>> BEGIN

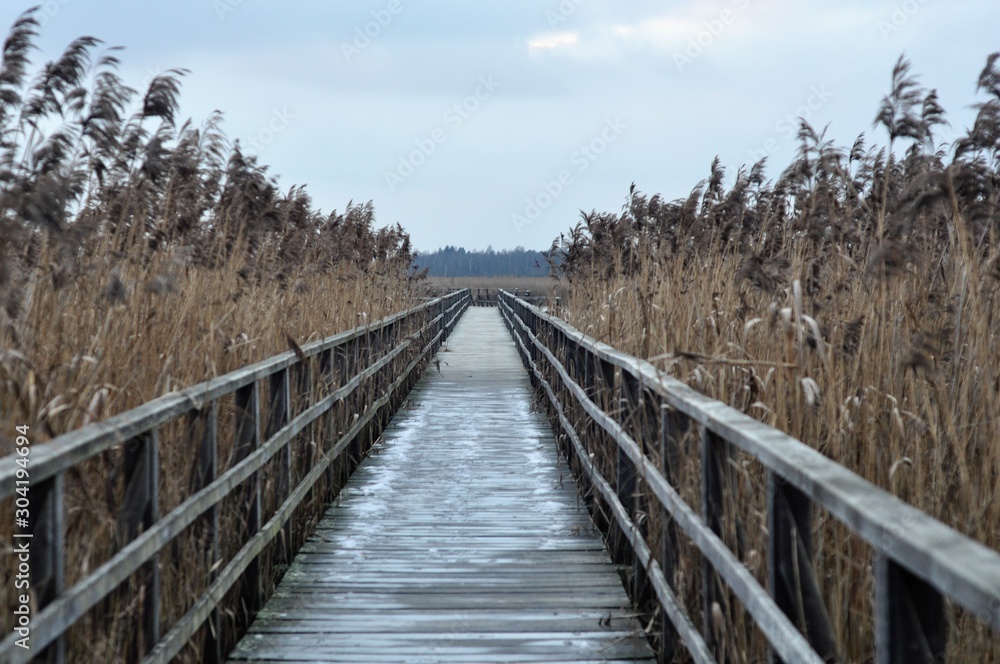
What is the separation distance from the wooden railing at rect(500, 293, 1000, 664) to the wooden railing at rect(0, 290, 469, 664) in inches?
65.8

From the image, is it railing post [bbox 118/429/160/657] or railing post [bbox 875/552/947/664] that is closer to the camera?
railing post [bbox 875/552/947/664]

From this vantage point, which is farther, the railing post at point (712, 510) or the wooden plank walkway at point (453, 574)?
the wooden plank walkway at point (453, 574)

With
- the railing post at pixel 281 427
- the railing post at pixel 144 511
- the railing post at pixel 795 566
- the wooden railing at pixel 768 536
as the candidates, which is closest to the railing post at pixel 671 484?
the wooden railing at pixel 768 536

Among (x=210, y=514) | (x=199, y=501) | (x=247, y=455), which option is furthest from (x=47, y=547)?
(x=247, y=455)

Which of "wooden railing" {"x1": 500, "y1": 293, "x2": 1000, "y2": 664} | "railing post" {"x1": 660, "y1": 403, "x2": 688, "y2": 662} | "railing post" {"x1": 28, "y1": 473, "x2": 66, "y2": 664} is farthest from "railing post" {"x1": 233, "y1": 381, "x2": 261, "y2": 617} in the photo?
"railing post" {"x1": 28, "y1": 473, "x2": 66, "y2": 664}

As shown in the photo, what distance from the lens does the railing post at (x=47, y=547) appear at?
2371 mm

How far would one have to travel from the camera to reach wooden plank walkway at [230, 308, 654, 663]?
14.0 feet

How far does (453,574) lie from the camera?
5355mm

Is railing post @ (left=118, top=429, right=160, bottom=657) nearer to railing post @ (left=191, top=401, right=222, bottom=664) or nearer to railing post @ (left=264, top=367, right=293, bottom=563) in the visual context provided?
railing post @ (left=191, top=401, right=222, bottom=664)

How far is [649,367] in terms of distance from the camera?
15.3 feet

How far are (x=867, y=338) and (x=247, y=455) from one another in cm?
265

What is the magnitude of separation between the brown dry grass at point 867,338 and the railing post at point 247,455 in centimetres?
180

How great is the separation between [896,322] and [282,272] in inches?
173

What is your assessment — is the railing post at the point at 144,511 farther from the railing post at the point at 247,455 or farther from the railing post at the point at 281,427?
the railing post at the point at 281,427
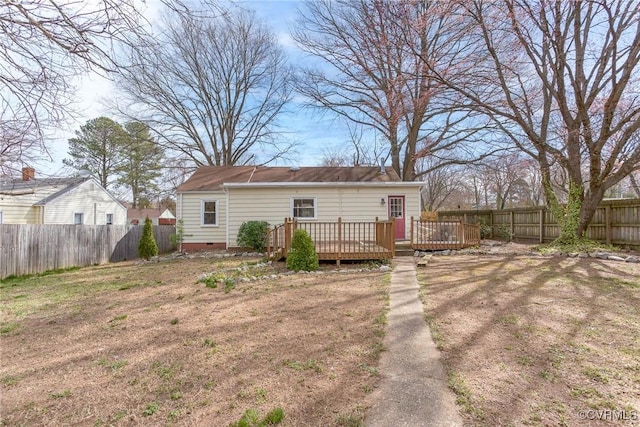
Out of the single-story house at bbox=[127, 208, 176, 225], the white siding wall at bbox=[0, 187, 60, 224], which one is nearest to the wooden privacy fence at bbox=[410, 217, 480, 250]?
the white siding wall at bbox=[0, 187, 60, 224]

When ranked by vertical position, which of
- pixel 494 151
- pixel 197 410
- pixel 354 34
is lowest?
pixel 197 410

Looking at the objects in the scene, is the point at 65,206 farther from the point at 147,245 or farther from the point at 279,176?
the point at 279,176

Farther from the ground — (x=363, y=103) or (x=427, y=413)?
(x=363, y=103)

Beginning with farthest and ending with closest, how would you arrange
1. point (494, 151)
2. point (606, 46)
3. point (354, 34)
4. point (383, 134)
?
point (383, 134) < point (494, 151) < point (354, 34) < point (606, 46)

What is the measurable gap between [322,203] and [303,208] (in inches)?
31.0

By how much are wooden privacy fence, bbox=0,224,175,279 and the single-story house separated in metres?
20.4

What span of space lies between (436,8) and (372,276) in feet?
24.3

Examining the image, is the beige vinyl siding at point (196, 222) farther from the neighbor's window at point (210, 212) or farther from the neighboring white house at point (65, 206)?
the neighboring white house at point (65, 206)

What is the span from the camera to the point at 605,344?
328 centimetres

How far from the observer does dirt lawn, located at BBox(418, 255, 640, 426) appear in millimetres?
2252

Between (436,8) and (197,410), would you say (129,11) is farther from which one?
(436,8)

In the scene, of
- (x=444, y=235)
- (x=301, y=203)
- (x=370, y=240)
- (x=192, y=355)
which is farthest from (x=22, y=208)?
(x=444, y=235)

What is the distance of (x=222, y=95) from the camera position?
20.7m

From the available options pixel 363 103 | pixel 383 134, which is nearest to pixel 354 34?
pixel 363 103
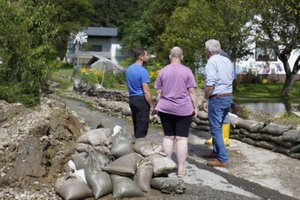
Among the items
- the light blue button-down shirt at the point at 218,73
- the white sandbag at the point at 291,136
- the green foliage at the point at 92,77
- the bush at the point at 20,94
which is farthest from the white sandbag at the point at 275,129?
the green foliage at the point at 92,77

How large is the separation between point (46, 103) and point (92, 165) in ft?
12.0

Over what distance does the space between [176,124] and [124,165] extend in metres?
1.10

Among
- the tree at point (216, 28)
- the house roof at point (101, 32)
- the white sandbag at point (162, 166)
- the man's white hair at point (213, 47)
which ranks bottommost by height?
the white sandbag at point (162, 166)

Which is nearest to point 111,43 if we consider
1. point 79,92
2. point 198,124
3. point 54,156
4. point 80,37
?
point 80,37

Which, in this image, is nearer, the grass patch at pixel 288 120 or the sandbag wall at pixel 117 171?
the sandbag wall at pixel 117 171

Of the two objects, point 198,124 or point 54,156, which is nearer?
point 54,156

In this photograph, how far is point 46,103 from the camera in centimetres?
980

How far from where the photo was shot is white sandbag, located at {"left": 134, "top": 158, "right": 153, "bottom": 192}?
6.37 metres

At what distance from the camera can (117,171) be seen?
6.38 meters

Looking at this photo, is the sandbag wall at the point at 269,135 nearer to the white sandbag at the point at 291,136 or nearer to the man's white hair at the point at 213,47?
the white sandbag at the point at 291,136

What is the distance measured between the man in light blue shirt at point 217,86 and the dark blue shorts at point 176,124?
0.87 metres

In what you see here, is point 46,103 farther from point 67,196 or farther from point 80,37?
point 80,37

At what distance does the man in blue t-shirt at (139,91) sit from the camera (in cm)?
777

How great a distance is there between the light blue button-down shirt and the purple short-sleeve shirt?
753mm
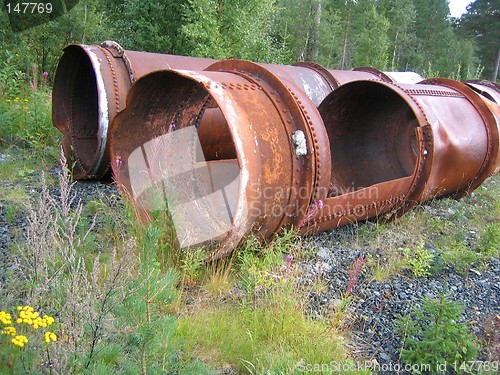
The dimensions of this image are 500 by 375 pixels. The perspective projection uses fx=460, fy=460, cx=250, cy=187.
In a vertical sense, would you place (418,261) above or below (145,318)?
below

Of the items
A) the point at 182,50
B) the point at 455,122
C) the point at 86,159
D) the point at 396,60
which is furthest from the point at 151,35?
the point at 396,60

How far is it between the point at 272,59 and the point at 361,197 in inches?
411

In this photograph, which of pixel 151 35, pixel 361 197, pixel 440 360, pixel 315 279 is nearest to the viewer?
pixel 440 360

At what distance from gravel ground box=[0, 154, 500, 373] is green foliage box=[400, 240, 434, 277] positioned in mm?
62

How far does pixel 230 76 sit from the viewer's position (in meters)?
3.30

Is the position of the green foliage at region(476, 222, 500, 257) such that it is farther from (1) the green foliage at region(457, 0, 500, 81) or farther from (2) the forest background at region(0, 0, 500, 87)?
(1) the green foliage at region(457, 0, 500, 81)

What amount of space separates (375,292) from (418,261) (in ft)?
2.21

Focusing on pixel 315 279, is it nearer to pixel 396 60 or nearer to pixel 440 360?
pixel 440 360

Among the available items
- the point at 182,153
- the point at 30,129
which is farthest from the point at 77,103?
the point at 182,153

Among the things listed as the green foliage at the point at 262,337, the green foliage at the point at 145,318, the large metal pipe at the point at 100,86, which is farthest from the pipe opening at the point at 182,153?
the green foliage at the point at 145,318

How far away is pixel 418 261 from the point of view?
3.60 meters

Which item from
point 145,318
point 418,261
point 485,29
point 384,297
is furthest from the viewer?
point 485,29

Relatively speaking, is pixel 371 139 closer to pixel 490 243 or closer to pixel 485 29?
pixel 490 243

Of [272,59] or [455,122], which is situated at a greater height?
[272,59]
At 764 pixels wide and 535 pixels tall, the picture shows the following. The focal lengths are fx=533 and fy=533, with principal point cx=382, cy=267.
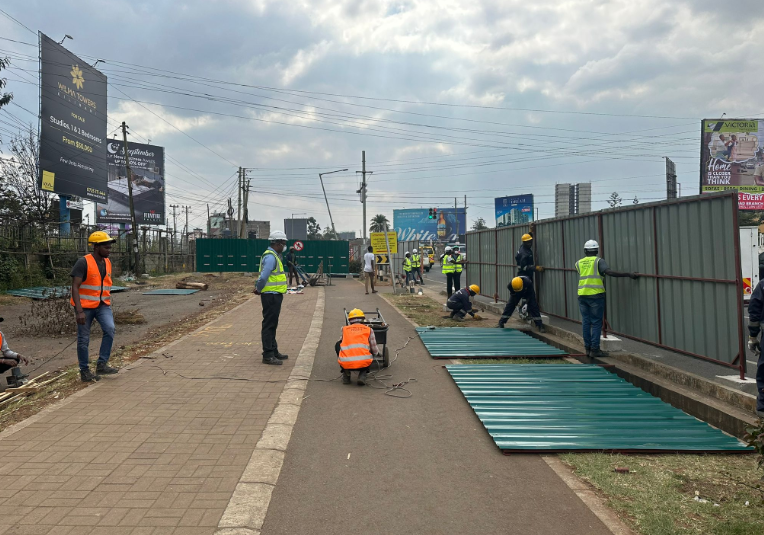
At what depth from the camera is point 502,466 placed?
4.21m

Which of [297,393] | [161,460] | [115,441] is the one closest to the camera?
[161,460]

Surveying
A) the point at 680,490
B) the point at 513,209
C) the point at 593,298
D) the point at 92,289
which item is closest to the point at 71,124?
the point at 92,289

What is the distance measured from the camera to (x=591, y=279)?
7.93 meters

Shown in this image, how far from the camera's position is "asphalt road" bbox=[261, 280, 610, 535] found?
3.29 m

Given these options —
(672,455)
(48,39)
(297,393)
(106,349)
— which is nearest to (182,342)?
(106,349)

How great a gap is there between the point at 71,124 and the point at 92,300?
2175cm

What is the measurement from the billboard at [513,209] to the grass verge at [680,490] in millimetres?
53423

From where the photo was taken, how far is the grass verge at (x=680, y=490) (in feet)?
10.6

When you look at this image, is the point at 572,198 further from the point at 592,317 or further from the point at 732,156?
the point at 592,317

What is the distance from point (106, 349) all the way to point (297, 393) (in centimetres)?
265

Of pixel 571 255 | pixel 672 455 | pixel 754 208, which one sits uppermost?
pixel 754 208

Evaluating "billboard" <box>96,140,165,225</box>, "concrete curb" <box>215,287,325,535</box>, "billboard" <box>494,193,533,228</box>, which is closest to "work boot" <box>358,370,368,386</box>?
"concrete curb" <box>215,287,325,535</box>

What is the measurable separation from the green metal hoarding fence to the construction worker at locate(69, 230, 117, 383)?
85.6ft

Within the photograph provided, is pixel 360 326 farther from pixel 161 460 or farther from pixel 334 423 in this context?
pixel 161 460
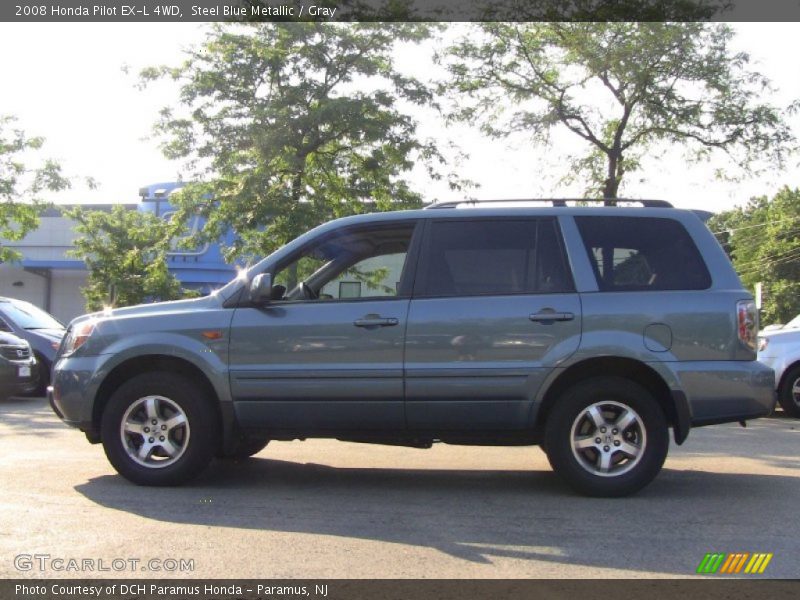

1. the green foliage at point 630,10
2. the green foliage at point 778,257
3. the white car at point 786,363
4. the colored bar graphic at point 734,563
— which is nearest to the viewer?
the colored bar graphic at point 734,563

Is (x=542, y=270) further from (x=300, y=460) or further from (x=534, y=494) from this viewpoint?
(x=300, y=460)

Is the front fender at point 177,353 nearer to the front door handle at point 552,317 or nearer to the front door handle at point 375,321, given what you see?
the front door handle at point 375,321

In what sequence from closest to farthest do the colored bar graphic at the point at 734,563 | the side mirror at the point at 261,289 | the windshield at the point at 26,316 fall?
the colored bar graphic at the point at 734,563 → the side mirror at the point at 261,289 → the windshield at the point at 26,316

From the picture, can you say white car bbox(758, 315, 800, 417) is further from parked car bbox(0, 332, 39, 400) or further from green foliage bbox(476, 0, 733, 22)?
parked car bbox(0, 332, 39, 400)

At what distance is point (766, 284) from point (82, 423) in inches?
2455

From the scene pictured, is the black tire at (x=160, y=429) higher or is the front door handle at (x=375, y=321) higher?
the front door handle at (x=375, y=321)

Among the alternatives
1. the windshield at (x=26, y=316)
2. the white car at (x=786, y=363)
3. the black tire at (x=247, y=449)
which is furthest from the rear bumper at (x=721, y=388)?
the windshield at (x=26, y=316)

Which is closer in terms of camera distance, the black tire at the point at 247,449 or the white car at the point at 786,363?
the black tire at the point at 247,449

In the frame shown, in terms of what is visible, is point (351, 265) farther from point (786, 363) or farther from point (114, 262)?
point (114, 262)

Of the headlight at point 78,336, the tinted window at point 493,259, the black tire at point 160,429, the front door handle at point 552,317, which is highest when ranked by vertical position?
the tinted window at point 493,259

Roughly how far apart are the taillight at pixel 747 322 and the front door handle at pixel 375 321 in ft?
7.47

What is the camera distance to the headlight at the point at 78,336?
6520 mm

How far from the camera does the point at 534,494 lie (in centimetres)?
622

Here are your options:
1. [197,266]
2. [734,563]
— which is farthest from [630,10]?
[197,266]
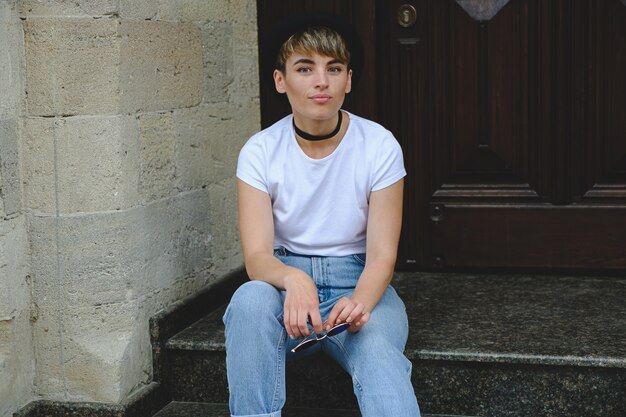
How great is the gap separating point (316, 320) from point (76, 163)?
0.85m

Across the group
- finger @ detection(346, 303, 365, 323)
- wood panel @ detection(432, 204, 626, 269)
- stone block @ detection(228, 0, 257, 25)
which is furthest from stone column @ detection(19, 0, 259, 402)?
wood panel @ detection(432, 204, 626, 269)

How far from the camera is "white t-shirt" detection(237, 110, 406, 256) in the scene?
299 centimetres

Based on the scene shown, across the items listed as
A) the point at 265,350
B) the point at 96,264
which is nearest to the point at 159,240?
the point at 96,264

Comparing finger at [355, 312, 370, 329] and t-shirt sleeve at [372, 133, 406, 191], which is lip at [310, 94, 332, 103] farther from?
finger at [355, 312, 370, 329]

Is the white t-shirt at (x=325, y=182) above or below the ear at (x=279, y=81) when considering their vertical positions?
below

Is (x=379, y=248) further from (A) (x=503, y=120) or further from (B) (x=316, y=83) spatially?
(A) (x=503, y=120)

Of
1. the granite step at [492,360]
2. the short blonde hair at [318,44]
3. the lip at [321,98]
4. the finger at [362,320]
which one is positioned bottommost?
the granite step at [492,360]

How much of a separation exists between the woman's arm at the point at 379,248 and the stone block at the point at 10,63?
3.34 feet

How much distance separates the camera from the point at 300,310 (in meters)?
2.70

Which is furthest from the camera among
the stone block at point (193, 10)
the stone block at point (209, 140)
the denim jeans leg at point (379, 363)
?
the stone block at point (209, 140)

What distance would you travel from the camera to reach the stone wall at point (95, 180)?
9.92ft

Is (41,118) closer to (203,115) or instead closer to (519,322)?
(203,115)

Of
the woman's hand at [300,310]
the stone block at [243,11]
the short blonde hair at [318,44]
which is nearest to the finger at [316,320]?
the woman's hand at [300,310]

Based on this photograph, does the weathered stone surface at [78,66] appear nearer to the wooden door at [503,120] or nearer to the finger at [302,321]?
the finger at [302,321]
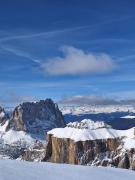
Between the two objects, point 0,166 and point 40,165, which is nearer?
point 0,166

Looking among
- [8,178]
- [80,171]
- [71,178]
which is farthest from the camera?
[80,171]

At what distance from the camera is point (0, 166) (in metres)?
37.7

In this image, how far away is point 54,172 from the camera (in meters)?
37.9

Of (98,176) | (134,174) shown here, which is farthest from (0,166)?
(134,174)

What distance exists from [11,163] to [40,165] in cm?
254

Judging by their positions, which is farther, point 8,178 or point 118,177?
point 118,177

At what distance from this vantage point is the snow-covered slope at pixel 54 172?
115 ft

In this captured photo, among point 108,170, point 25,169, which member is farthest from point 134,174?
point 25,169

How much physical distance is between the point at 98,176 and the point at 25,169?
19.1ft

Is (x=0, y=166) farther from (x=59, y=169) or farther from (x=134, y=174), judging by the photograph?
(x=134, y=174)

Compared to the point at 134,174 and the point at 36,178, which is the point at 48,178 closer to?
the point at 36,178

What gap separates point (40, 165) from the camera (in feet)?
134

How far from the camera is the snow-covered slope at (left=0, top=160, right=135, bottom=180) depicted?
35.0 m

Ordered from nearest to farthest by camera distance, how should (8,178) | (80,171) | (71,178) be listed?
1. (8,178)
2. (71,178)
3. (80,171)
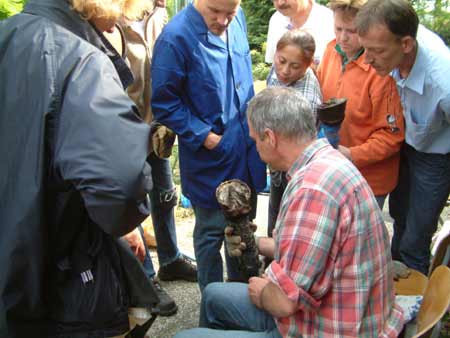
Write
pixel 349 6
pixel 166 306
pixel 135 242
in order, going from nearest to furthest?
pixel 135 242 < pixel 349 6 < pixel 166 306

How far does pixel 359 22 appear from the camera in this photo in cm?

>> END

Written instruction
Rename "snow-covered slope" to "snowy hillside" in the rows starting with the line with "What gap separates" and going on through the line with "3. (80,171)", and give those lines again with nothing else altered.

Complete answer
What gap separates point (40, 165) from the camera (in feet)?
134

How far from the camera is the snowy hillside at (left=0, top=160, right=135, bottom=180) depicted?
35.0 m

Ordered from nearest to farthest by camera distance, how should (8,178) | (80,171) | (71,178) be listed?
1. (8,178)
2. (71,178)
3. (80,171)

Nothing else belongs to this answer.